## Job
Copy the introduction to cord representation below word for word, keeping every line and tree diagram unchanged.

1 Introduction to representation
===================================
Cords are binary trees, whose leafs are standard D arrays.

Each node know it's size (for leafs it is length of array, for real nodes
it is sum of all leafs in subtree, or equivalently sum of left and right
nodes sizes).

Each node also know it's depth (length of path to deepest leaf). Leafs have
depth 0.

There is no leaf with 0 length. All degenerated cases are handled well
automatically.

So we can assume that this is example tree:


  cord_t!(char) x =           X*
                              / \
                             /   \
                            /     \
                           /       \
                         Y*      C' brown'
                         / \
                        /   \
                       /     \
                   A'the ' B'quick'


Retrieval chars from such tree and iterating is trivial.

What about appending?

Normally appending (and prepending), is just creating new Z* node,
and setting left and right pointers appropriately.

  auto z = x ~ " fox";

                                  Z*
                                  / \
                                 /   \
                                /     \
                              X*     D' fox'
                              / \
                             /   \
                            /     \
                           /       \
                         Y*      C' brown'
                         / \
                        /   \
                       /     \
                   A'the ' B'quick'

This creates new cords z, which shares most of it with x. There is only
one drawback, if we will repeat this operation, access to beginning of cords
will be much slower, because depth of tree will grow. But just appended
part will be very fast.

## Data block
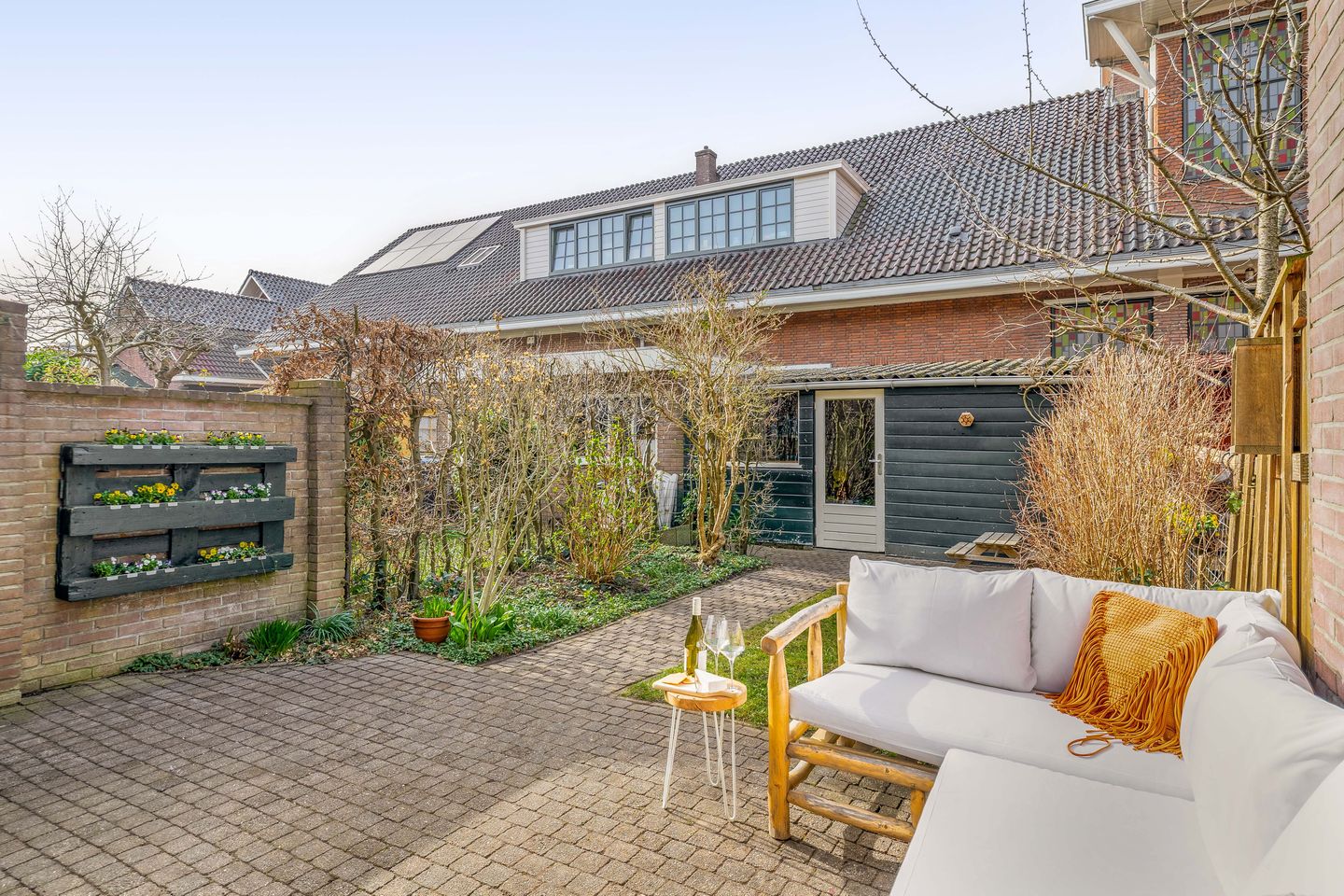 Foto 19 van Julianaweg 171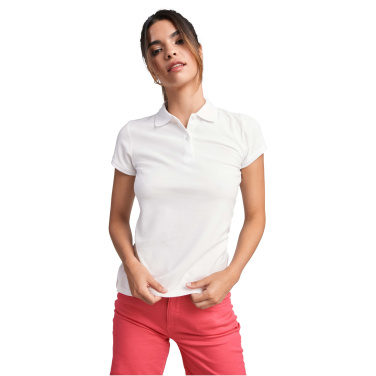 Logotrade Logogeschenke das Foto: Prince Poloshirt für Damen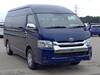 TOYOTA HIACE WAGON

## Reply
1 Introduction to representation
===================================
Cords are binary trees, whose leafs are standard D arrays.

Each node know it's size (for leafs it is length of array, for real nodes
it is sum of all leafs in subtree, or equivalently sum of left and right
nodes sizes).

Each node also know it's depth (length of path to deepest leaf). Leafs have
depth 0.

There is no leaf with 0 length. All degenerated cases are handled well
automatically.

So we can assume that this is example tree:


  cord_t!(char) x =           X*
                              / \
                             /   \
                            /     \
                           /       \
                         Y*      C' brown'
                         / \
                        /   \
                       /     \
                   A'the ' B'quick'


Retrieval chars from such tree and iterating is trivial.

What about appending?

Normally appending (and prepending), is just creating new Z* node,
and setting left and right pointers appropriately.

  auto z = x ~ " fox";

                                  Z*
                                  / \
                                 /   \
                                /     \
                              X*     D' fox'
                              / \
                             /   \
                            /     \
                           /       \
                         Y*      C' brown'
                         / \
                        /   \
                       /     \
                   A'the ' B'quick'

This creates new cords z, which shares most of it with x. There is only
one drawback, if we will repeat this operation, access to beginning of cords
will be much slower, because depth of tree will grow. But just appended
part will be very fast.